**** Records to use ****
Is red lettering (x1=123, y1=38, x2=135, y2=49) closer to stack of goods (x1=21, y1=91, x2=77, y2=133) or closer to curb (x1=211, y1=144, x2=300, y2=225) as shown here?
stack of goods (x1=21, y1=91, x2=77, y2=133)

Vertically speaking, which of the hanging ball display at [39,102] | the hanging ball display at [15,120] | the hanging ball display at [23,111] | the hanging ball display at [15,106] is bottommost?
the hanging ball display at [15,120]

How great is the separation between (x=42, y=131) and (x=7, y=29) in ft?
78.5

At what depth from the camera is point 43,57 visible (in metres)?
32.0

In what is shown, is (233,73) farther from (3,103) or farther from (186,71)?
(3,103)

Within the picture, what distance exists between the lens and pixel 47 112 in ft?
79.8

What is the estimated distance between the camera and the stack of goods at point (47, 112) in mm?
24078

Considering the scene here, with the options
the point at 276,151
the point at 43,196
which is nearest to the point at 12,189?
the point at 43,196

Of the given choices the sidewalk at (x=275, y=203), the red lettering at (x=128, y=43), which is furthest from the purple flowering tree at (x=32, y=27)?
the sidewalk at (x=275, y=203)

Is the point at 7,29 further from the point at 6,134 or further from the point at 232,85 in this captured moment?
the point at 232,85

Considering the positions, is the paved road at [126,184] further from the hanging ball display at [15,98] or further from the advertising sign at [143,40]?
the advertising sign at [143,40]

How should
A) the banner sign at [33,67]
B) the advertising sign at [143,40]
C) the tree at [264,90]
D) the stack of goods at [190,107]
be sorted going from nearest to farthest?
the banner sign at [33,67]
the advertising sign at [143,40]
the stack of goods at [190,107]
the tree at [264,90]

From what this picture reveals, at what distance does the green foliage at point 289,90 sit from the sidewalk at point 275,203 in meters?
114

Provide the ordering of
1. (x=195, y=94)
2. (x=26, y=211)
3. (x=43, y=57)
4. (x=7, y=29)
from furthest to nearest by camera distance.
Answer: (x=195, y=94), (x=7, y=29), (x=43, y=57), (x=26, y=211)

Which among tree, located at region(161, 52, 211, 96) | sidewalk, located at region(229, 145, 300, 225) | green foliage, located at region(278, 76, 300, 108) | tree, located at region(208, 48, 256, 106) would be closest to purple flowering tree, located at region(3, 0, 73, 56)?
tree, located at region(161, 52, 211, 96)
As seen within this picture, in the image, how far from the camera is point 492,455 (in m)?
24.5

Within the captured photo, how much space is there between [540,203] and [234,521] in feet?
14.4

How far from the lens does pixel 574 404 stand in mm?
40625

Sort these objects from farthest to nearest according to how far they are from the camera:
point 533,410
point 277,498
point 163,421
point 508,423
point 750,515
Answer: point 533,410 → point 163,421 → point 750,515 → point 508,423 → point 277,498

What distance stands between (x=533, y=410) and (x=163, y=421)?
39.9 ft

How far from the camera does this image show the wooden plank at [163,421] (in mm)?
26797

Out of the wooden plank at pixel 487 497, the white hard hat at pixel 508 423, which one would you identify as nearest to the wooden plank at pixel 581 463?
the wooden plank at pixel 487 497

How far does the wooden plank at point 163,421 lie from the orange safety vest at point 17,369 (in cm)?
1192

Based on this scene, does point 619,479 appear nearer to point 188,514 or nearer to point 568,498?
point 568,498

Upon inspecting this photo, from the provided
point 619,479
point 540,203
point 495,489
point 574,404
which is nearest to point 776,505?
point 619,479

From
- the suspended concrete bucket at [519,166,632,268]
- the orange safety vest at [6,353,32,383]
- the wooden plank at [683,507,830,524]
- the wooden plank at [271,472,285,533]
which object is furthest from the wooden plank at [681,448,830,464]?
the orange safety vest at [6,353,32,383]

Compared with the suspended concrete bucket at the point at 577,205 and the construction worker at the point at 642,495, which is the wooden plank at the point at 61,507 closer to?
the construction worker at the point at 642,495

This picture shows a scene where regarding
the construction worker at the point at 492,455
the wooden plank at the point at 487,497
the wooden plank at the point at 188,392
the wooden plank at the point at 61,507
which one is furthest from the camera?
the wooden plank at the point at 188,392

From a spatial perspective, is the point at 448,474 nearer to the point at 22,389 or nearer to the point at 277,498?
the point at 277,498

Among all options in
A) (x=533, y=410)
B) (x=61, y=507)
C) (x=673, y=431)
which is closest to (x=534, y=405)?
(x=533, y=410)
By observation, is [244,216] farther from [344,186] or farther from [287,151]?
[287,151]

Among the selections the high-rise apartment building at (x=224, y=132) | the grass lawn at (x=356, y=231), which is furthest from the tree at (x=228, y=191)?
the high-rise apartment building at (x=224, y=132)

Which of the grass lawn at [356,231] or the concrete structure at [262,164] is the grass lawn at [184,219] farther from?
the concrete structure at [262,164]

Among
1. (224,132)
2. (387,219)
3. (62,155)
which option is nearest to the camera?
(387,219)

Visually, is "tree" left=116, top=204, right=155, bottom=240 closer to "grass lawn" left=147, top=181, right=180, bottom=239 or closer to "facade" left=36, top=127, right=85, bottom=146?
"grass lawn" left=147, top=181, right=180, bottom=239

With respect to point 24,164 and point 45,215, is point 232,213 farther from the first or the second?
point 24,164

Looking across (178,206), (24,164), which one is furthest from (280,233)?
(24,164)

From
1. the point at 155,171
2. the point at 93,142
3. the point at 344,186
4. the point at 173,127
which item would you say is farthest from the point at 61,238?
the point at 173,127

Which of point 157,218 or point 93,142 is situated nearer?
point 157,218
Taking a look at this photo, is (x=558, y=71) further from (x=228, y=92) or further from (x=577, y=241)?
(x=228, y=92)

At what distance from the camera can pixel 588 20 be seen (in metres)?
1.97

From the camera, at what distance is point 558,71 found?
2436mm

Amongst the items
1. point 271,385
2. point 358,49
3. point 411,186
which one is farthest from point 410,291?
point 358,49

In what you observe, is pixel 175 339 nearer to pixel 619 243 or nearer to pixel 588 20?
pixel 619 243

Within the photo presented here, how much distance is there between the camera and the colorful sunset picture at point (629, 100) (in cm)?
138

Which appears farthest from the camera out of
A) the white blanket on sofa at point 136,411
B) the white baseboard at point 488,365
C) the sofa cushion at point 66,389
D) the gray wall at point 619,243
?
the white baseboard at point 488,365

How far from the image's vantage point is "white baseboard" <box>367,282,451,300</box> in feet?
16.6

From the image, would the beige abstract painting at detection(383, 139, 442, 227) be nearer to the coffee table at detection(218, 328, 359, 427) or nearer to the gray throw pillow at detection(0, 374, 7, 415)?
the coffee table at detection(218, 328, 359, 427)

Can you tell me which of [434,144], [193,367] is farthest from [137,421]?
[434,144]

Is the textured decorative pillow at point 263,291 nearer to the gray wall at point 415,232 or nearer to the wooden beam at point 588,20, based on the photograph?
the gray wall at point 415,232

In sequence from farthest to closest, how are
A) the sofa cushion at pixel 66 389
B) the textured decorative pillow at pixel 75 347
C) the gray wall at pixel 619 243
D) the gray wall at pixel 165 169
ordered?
****
# Exercise task
Swap "purple flowering tree" for "blossoming tree" throughout the records and leave everything else as it is.

# Response
Is red lettering (x1=123, y1=38, x2=135, y2=49) closer to stack of goods (x1=21, y1=91, x2=77, y2=133) or closer to curb (x1=211, y1=144, x2=300, y2=225) as shown here?
stack of goods (x1=21, y1=91, x2=77, y2=133)

Vertically speaking, which of the hanging ball display at [39,102] | the hanging ball display at [15,120] | the hanging ball display at [23,111] | the hanging ball display at [15,106] is bottommost?
the hanging ball display at [15,120]

How great is the separation between (x=42, y=131) and (x=7, y=29) in ft?
78.5

At what depth from the camera is point 43,57 visible (in metres)?
32.0

In what is shown, is (233,73) farther from (3,103) or farther from (186,71)?
(3,103)

Within the picture, what distance exists between the lens and pixel 47 112 in ft?
79.8

What is the estimated distance between the camera and the stack of goods at point (47, 112) in mm?
24078

Considering the scene here, with the options
the point at 276,151
the point at 43,196
which is nearest to the point at 12,189?
the point at 43,196

Of the given choices the sidewalk at (x=275, y=203), the red lettering at (x=128, y=43), which is furthest from the blossoming tree at (x=32, y=27)?
the sidewalk at (x=275, y=203)

Is the point at 7,29 further from the point at 6,134 or further from the point at 232,85 in this captured moment?
the point at 232,85

Considering the positions, is the paved road at [126,184] further from the hanging ball display at [15,98] or further from the advertising sign at [143,40]?
the advertising sign at [143,40]

How should
A) the banner sign at [33,67]
B) the advertising sign at [143,40]
C) the tree at [264,90]
D) the stack of goods at [190,107]
be sorted going from nearest to farthest?
the banner sign at [33,67]
the advertising sign at [143,40]
the stack of goods at [190,107]
the tree at [264,90]

From what this picture reveals, at what distance does the green foliage at point 289,90 sit from the sidewalk at point 275,203 in meters?
114

Provide the ordering of
1. (x=195, y=94)
2. (x=26, y=211)
3. (x=43, y=57)
4. (x=7, y=29)
from furthest to nearest by camera distance.
Answer: (x=195, y=94), (x=7, y=29), (x=43, y=57), (x=26, y=211)

Which among tree, located at region(161, 52, 211, 96) | sidewalk, located at region(229, 145, 300, 225) | green foliage, located at region(278, 76, 300, 108) | tree, located at region(208, 48, 256, 106) would be closest to blossoming tree, located at region(3, 0, 73, 56)?
tree, located at region(161, 52, 211, 96)
As seen within this picture, in the image, how far from the camera is point 492,455 (in m)?
24.5

Within the captured photo, how much space is there between [540,203] and [234,521] in feet?
14.4

How far from the lens does pixel 574 404 stand in mm?
40625

Sort these objects from farthest to nearest according to how far they are from the camera:
point 533,410
point 277,498
point 163,421
point 508,423
point 750,515
Answer: point 533,410 → point 163,421 → point 750,515 → point 508,423 → point 277,498

What distance stands between (x=533, y=410) and (x=163, y=421)?
39.9 ft

How far from the camera does this image show the wooden plank at [163,421] (in mm)?
26797

Out of the wooden plank at pixel 487 497, the white hard hat at pixel 508 423, which one would you identify as nearest to the wooden plank at pixel 581 463?
the wooden plank at pixel 487 497

How far does the wooden plank at point 163,421 lie from the orange safety vest at point 17,369 (in cm)?
1192

Based on this scene, does point 619,479 appear nearer to point 188,514 or nearer to point 568,498?
point 568,498

Upon inspecting this photo, from the provided
point 619,479
point 540,203
point 495,489
point 574,404
which is nearest to point 776,505?
point 619,479

From
- the suspended concrete bucket at [519,166,632,268]
- the orange safety vest at [6,353,32,383]
- the wooden plank at [683,507,830,524]
- the wooden plank at [271,472,285,533]
which object is furthest from the wooden plank at [681,448,830,464]?
the orange safety vest at [6,353,32,383]

Compared with the suspended concrete bucket at the point at 577,205 and the construction worker at the point at 642,495, which is the wooden plank at the point at 61,507 closer to?
the construction worker at the point at 642,495

This picture shows a scene where regarding
the construction worker at the point at 492,455
the wooden plank at the point at 487,497
the wooden plank at the point at 188,392
the wooden plank at the point at 61,507
which one is furthest from the camera?
the wooden plank at the point at 188,392

From a spatial perspective, is the point at 448,474 nearer to the point at 22,389 or nearer to the point at 277,498?
the point at 277,498

Among all options in
A) (x=533, y=410)
B) (x=61, y=507)
C) (x=673, y=431)
which is closest to (x=534, y=405)?
(x=533, y=410)
By observation, is [244,216] farther from [344,186] or farther from [287,151]?
[287,151]

Among the selections the high-rise apartment building at (x=224, y=132) | the grass lawn at (x=356, y=231), which is furthest from the tree at (x=228, y=191)?
the high-rise apartment building at (x=224, y=132)

Which of the grass lawn at [356,231] or the concrete structure at [262,164] is the grass lawn at [184,219] farther from?
the concrete structure at [262,164]

Among
1. (224,132)
2. (387,219)
3. (62,155)
which option is nearest to the camera?
(387,219)

Visually, is "tree" left=116, top=204, right=155, bottom=240 closer to "grass lawn" left=147, top=181, right=180, bottom=239 or closer to "facade" left=36, top=127, right=85, bottom=146?
"grass lawn" left=147, top=181, right=180, bottom=239

With respect to point 24,164 and point 45,215, is point 232,213 farther from the first or the second?
point 24,164

Looking across (178,206), (24,164), which one is furthest from (280,233)?
(24,164)

From
1. the point at 155,171
2. the point at 93,142
3. the point at 344,186
4. the point at 173,127
which item would you say is farthest from the point at 61,238?
the point at 173,127

Which of point 157,218 or point 93,142 is situated nearer?
point 157,218
Taking a look at this photo, is (x=558, y=71) further from (x=228, y=92) or further from (x=577, y=241)?
(x=228, y=92)

At what distance from the camera can pixel 588 20 be seen (in metres)?
1.97

From the camera, at what distance is point 558,71 found?
2436mm

Amongst the items
1. point 271,385
2. point 358,49
3. point 411,186
which one is farthest from point 410,291?
point 358,49

In what you observe, is pixel 175 339 nearer to pixel 619 243 or nearer to pixel 588 20?
pixel 619 243

Within the photo presented here, how much distance is there between the camera and the colorful sunset picture at point (629, 100) (in cm)?
138

Which appears farthest from the camera out of
A) the white blanket on sofa at point 136,411
B) the white baseboard at point 488,365
C) the sofa cushion at point 66,389
D) the gray wall at point 619,243
?
the white baseboard at point 488,365

How far from the image's vantage point is "white baseboard" <box>367,282,451,300</box> in feet?
16.6

From the image, would the beige abstract painting at detection(383, 139, 442, 227) be nearer to the coffee table at detection(218, 328, 359, 427) or nearer to the gray throw pillow at detection(0, 374, 7, 415)?
the coffee table at detection(218, 328, 359, 427)

Can you tell me which of [434,144], [193,367] is farthest from [137,421]?
[434,144]

Is the textured decorative pillow at point 263,291 nearer to the gray wall at point 415,232 or nearer to the wooden beam at point 588,20, based on the photograph?
the gray wall at point 415,232

In sequence from farthest to closest, how are
A) the sofa cushion at pixel 66 389
B) the textured decorative pillow at pixel 75 347
C) the gray wall at pixel 619 243
D) the gray wall at pixel 165 169
ordered?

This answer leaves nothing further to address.